* [Exercise requirements]: Arrange the items, starting with the line that contains "Sort these items" and going on through the line that contains "the green leaf at (x=46, y=32) <", as a Markdown table with the columns Row and Line, one numbered row per line and blank lines left out.

Records of scene-based questions
(begin)
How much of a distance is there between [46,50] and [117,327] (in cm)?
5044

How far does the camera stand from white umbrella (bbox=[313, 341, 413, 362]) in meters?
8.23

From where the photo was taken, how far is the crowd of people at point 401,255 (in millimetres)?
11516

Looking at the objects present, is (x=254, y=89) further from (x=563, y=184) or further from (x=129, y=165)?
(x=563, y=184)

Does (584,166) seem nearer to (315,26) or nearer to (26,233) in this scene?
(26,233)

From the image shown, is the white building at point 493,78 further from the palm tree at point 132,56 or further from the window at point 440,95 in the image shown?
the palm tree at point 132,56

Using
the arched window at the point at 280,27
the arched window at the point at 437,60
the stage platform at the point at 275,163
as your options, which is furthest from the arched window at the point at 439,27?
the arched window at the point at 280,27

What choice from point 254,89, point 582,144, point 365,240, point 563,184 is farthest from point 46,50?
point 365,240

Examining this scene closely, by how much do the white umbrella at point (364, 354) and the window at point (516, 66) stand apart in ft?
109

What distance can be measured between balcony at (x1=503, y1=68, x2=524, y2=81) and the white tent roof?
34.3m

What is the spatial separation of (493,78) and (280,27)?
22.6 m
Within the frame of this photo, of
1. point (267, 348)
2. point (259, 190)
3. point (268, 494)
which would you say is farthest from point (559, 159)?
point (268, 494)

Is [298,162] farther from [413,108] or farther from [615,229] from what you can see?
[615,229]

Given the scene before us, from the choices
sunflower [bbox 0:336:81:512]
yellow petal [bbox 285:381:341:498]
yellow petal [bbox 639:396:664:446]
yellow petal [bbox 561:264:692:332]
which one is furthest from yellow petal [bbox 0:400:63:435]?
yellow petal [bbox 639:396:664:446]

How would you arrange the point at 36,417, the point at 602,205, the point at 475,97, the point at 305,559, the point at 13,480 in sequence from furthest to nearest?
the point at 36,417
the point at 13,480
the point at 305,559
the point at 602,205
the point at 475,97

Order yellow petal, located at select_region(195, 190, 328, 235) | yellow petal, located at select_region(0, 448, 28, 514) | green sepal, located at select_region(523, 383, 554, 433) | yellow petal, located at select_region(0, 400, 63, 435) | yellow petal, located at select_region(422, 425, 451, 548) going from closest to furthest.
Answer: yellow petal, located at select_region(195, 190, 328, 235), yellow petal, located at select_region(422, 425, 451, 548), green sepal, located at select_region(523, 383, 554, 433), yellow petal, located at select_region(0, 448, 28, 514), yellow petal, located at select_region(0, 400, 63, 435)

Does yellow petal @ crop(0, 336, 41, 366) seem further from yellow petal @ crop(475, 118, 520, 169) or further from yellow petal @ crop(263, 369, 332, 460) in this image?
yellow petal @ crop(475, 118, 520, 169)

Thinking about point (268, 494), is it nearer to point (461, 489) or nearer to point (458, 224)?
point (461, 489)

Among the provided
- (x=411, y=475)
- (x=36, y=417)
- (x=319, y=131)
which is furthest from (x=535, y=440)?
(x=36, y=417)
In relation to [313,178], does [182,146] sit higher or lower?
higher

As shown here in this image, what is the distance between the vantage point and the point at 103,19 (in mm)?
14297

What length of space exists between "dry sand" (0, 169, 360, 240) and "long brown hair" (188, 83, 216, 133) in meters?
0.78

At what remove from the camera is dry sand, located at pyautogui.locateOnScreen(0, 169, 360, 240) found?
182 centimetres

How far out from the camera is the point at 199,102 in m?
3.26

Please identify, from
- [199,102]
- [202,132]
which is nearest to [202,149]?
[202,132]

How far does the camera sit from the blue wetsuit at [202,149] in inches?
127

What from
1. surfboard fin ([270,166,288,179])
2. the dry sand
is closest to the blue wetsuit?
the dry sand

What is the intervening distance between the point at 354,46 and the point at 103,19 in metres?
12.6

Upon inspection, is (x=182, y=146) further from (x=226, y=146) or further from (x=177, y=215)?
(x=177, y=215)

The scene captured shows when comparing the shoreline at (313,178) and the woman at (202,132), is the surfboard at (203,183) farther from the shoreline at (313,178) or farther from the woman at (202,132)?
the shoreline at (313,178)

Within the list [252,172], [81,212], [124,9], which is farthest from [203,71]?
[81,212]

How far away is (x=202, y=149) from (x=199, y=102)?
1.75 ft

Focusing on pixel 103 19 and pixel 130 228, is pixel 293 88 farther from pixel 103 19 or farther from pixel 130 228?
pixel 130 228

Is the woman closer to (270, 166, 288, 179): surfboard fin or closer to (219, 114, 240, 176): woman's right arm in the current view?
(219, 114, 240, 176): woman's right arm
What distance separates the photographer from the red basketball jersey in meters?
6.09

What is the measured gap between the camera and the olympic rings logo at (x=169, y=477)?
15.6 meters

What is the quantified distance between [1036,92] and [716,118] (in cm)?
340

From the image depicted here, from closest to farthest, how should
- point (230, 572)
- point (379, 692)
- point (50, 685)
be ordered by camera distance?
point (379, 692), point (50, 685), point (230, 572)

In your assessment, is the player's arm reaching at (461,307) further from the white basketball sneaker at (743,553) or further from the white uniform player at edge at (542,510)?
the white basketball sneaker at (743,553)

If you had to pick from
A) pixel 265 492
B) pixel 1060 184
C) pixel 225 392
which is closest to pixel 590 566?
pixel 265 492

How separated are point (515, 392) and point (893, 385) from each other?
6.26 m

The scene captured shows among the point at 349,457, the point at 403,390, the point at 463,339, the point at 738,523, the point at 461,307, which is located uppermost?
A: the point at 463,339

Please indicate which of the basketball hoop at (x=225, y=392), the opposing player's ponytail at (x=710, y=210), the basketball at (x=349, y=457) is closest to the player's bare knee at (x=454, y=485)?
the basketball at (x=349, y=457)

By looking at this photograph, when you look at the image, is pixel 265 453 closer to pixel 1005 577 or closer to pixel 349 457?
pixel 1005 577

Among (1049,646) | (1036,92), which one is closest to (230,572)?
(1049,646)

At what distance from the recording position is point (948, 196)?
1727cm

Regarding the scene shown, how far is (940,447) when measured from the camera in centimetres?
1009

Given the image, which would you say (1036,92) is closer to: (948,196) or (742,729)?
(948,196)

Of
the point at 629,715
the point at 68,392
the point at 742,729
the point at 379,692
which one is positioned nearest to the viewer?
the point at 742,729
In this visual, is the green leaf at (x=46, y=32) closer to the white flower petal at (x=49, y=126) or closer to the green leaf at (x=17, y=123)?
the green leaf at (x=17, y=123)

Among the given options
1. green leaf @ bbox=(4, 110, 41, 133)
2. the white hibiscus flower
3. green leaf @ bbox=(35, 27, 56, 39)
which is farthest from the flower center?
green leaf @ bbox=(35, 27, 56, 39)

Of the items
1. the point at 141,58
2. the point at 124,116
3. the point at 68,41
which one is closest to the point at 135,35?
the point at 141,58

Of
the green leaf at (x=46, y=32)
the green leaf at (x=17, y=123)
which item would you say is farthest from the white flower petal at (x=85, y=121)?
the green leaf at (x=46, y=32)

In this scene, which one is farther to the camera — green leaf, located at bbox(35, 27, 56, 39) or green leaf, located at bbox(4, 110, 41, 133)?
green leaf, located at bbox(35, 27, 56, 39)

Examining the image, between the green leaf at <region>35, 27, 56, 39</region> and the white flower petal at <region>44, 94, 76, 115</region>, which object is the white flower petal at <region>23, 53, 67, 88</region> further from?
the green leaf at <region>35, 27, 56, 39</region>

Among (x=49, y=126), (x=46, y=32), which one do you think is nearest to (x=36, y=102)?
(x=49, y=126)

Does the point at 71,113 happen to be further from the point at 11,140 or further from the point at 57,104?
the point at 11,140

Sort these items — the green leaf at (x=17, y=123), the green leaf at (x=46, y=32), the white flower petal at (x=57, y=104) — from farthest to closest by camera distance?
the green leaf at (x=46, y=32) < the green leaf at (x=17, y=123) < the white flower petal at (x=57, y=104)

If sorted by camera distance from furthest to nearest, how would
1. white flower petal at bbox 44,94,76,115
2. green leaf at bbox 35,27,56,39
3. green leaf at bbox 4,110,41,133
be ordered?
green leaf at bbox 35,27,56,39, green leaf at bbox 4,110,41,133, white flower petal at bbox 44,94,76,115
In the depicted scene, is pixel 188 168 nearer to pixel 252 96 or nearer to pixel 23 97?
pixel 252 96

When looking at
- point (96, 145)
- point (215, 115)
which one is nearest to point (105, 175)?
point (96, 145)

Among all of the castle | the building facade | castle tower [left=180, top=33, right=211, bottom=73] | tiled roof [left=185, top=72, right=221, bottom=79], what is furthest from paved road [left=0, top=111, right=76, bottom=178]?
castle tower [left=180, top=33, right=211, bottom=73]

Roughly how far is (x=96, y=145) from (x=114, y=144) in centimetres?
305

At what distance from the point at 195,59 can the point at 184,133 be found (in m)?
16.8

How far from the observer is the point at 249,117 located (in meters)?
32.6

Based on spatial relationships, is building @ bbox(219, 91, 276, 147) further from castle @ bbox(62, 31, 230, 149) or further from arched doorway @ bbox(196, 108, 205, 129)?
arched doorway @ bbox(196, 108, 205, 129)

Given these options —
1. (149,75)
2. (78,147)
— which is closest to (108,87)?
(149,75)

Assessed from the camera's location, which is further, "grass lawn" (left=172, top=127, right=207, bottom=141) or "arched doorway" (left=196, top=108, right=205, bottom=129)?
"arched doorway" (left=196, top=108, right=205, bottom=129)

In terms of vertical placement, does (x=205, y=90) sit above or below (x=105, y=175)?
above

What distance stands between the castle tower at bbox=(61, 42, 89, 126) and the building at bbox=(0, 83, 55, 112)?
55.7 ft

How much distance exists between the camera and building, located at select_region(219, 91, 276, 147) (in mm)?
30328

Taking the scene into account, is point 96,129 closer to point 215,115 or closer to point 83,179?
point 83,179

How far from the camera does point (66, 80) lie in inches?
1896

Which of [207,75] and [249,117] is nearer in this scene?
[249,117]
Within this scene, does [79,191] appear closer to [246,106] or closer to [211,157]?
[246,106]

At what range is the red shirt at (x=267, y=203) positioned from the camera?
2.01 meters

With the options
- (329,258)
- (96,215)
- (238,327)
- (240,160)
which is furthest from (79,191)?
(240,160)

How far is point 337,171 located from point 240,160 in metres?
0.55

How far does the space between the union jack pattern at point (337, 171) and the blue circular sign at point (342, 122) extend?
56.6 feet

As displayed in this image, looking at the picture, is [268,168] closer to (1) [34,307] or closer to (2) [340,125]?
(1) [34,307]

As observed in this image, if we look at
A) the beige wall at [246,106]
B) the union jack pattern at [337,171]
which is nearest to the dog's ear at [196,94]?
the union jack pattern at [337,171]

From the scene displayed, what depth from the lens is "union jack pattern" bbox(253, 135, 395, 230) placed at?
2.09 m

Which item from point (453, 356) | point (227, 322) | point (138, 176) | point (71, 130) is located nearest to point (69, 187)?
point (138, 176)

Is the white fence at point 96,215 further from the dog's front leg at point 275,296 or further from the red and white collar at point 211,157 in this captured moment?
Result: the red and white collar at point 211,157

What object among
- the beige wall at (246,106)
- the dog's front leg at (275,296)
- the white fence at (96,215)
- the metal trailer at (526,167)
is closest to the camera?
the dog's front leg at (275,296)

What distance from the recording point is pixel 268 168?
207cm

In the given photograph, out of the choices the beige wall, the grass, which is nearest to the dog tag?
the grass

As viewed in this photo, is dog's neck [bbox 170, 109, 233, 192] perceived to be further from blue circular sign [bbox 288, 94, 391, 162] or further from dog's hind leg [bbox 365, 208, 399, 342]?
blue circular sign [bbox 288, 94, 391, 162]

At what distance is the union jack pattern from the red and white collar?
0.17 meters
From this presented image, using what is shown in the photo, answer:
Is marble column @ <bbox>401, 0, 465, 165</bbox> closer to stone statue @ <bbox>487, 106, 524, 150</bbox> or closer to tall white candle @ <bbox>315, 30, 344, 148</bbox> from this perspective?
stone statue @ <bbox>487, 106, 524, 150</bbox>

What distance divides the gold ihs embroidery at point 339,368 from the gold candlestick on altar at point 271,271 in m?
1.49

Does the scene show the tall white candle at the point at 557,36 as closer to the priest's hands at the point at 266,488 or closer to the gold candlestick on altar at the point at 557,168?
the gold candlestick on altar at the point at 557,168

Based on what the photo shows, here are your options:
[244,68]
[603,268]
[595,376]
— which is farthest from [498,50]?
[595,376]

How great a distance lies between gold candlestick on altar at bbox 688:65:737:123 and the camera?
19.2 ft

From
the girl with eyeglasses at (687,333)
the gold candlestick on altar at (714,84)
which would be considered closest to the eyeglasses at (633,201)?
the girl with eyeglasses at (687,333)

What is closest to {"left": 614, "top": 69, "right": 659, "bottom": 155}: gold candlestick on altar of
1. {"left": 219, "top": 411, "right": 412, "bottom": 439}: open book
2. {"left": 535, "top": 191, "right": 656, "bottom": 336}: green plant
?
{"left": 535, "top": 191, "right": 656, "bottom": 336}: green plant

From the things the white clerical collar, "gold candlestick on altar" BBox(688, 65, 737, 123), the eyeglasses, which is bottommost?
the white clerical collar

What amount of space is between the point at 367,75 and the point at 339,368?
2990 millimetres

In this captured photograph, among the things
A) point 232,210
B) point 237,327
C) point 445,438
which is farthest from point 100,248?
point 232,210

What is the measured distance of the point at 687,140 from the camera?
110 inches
(end)
* [Answer to the problem]:
| Row | Line |
|---|---|
| 1 | Sort these items — the green leaf at (x=17, y=123), the green leaf at (x=46, y=32), the white flower petal at (x=57, y=104) — from farthest to closest by camera distance? |
| 2 | the green leaf at (x=46, y=32) < the green leaf at (x=17, y=123) < the white flower petal at (x=57, y=104) |